Kate took a wary step backwards, away from the beasts, and nearly screamed again when she bumped into someone. Cold, dry hands closed over her shoulders like a vise, and when she flinched away it was like pushing against iron bars. "Where did I come from?" the voice she now recognized as belonging to her tormentor repeated, sounding amused. Kate took a deep, steadying breath, and found that the air tasted, instead of dust and impending rain, of old basements and dark, forgotten places. In the back of her mind, she really hoped she wasn't standing on the skeleton.

Cool breath made the hairs along the back of her neck stand to attention as the voice whispered into her ear, "I came from under the bed."

He spun her around before she had time to think, and Kate found herself eye to eerily-golden eye with someone who could not possibly be human. The smile he gave her was smaller and slightly more genuine than the Cheshire-cat grin that had disappeared into the shadows, but it was somehow ten times more terrifying. "And this time, I won't be going back."


	5. Chapter 5

Lightning split the sky and thunder exploded overhead, rattling Kate's teeth. And something hit her like a train, whirling her inexorably out of the man's grasp and up out of the pit. She flew over the heads of the wolves and slammed into the hard ground, her left shoulder taking the brunt of the impact. Wincing, she rolled, scrambling to her feet, as the wolves turned to face her. As she backed away, she looked down to see what had struck her.

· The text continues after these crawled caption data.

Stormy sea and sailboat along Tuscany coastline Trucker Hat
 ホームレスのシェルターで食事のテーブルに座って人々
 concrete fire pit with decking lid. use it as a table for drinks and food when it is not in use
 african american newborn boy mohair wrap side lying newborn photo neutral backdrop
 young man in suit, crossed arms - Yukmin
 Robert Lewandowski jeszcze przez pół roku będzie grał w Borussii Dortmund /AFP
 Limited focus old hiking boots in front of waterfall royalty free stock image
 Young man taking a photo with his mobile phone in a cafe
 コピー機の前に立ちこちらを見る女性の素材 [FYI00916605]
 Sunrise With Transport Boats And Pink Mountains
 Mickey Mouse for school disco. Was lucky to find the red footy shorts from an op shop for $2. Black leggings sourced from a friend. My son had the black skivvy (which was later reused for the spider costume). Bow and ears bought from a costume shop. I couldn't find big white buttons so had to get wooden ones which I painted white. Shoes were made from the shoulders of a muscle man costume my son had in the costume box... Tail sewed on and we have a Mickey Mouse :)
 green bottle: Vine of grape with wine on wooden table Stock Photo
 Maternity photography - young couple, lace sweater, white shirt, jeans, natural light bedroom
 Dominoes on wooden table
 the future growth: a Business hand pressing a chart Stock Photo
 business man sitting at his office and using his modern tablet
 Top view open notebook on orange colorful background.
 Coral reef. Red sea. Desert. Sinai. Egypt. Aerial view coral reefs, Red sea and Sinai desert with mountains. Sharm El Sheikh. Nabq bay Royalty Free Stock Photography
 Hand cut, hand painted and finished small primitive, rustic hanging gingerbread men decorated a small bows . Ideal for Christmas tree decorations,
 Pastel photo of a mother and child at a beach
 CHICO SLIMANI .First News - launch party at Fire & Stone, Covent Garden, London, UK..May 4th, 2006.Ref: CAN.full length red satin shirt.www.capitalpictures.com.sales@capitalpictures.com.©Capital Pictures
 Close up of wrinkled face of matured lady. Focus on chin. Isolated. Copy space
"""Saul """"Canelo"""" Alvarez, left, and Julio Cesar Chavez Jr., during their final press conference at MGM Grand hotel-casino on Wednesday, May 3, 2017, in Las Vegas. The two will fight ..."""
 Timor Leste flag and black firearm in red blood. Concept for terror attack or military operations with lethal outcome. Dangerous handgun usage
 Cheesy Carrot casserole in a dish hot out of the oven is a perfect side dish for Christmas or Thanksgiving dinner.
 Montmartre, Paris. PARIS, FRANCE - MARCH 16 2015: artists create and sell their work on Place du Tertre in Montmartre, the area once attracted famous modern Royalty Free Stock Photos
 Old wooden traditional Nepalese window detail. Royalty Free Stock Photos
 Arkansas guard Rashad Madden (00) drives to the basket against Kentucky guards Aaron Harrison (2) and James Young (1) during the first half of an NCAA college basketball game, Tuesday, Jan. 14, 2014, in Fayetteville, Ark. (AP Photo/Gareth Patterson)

It was a train. A small, golden coal-powered steam engine, only a little taller than the pit, its edges rounded like an oversized toy. It glittered brightly despite the fact that no light fell directly on it, and Kate got the strong impression that it was somehow glowing from within. She knew she'd never seen anything like it before, but somehow it seemed oddly familiar.

And then it began to float apart, dismantling into pieces, and revealed the train's engineer. Kate sucked in a breath as she recognized the small, round gentleman from the smithy, his wild hair bristling and an expression of furious seriousness on his round face that might have looked funny on anyone else of his stature.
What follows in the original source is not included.